= Indian Starlets =

Indian cricket team

Indian Starlets were a team of young Indian cricketers who played 16 first-class matches between 1960 and 1967.

==Tour of Pakistan, 1959-60==
Seventeen players took part in a tour of Pakistan in April and May 1960. They played seven first-class matches; all were drawn. The players, with their ages at the beginning of the tour, were:

- Sudhakar Adhikari (20)
- Lala Amarnath (48) (captain in the two matches he played)
- Prem Bhatia (20)
- Dinabandu (age unknown)
- Farokh Engineer (22)
- William Ghosh (31)
- Habib Ahmed (21) (captain in four of the five matches he played)
- Harcharan Singh (21)
- M. L. Jaisimha (21) (captain in one of the five matches he played)
- V. V. Kumar (24)
- Gulshran Mehra (22)
- Madan Mehra (25)
- Vijay Mehra (22)
- A. G. Milkha Singh (18)
- B. B. Nimbalkar (40)
- Chatta Ramesh (26)
- Ponnuswami Sitaram (27)

Milkha Singh was the leading batsman, with 469 runs at an average of 117.25 and three centuries. Ghosh, Kumar and Sitaram were the most successful bowlers.
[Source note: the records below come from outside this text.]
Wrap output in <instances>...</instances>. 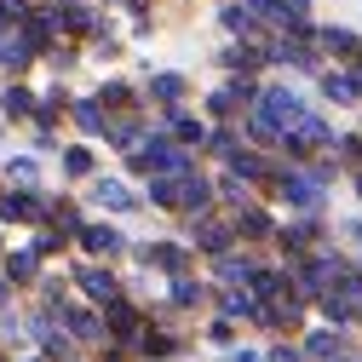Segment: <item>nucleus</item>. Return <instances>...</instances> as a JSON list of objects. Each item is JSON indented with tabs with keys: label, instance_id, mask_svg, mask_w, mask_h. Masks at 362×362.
<instances>
[{
	"label": "nucleus",
	"instance_id": "f257e3e1",
	"mask_svg": "<svg viewBox=\"0 0 362 362\" xmlns=\"http://www.w3.org/2000/svg\"><path fill=\"white\" fill-rule=\"evenodd\" d=\"M81 282H86V293H98V299H110V293H115V282L104 276V270H86Z\"/></svg>",
	"mask_w": 362,
	"mask_h": 362
},
{
	"label": "nucleus",
	"instance_id": "f03ea898",
	"mask_svg": "<svg viewBox=\"0 0 362 362\" xmlns=\"http://www.w3.org/2000/svg\"><path fill=\"white\" fill-rule=\"evenodd\" d=\"M86 247H93V253H115L121 242H115V230H86Z\"/></svg>",
	"mask_w": 362,
	"mask_h": 362
},
{
	"label": "nucleus",
	"instance_id": "7ed1b4c3",
	"mask_svg": "<svg viewBox=\"0 0 362 362\" xmlns=\"http://www.w3.org/2000/svg\"><path fill=\"white\" fill-rule=\"evenodd\" d=\"M98 202H104V207H127L132 196H127L121 185H110V178H104V185H98Z\"/></svg>",
	"mask_w": 362,
	"mask_h": 362
},
{
	"label": "nucleus",
	"instance_id": "20e7f679",
	"mask_svg": "<svg viewBox=\"0 0 362 362\" xmlns=\"http://www.w3.org/2000/svg\"><path fill=\"white\" fill-rule=\"evenodd\" d=\"M81 127H86V132H104V115H98V104H81Z\"/></svg>",
	"mask_w": 362,
	"mask_h": 362
},
{
	"label": "nucleus",
	"instance_id": "39448f33",
	"mask_svg": "<svg viewBox=\"0 0 362 362\" xmlns=\"http://www.w3.org/2000/svg\"><path fill=\"white\" fill-rule=\"evenodd\" d=\"M12 178H18V185H35V161L18 156V161H12Z\"/></svg>",
	"mask_w": 362,
	"mask_h": 362
},
{
	"label": "nucleus",
	"instance_id": "423d86ee",
	"mask_svg": "<svg viewBox=\"0 0 362 362\" xmlns=\"http://www.w3.org/2000/svg\"><path fill=\"white\" fill-rule=\"evenodd\" d=\"M6 270H12V276H18V282H29V276H35V259H12Z\"/></svg>",
	"mask_w": 362,
	"mask_h": 362
},
{
	"label": "nucleus",
	"instance_id": "0eeeda50",
	"mask_svg": "<svg viewBox=\"0 0 362 362\" xmlns=\"http://www.w3.org/2000/svg\"><path fill=\"white\" fill-rule=\"evenodd\" d=\"M6 110H12V115H23V110H29V93H23V86H18V93H6Z\"/></svg>",
	"mask_w": 362,
	"mask_h": 362
}]
</instances>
Apart from the experienced Amarnath, while most of the players had substantial careers in Indian domestic cricket, only Engineer, Jaisimha, Kumar, Vijay Mehra and Milkha Singh went on to play Test cricket.

==Moin-ud-Dowlah Gold Cup Tournament==
Indian Starlets played a friendly match in March 1963 against an Andhra Chief Minister's XI. It was drawn.

Between 1964-65 and 1967-68 Indian Starlets competed in the annual first-class Moin-ud-Dowlah Gold Cup Tournament held in Hyderabad at Lal Bahadur Shastri Stadium. They played eight matches in all, drawing the first six and losing the last two. They reached the final in 1964-65 (in which their opponents, Associated Cement Company, were declared the winners on the basis of their 253-run first innings lead) and in 1966–67, when they lost to State Bank of India by 16 runs.

Of their 16 first-class matches, Indian Starlets drew the first 14 and lost the last two.

Indian Starlets teams also toured Malaysia in 1973 and Sri Lanka in 1978–79, but no first-class matches were played on either tour.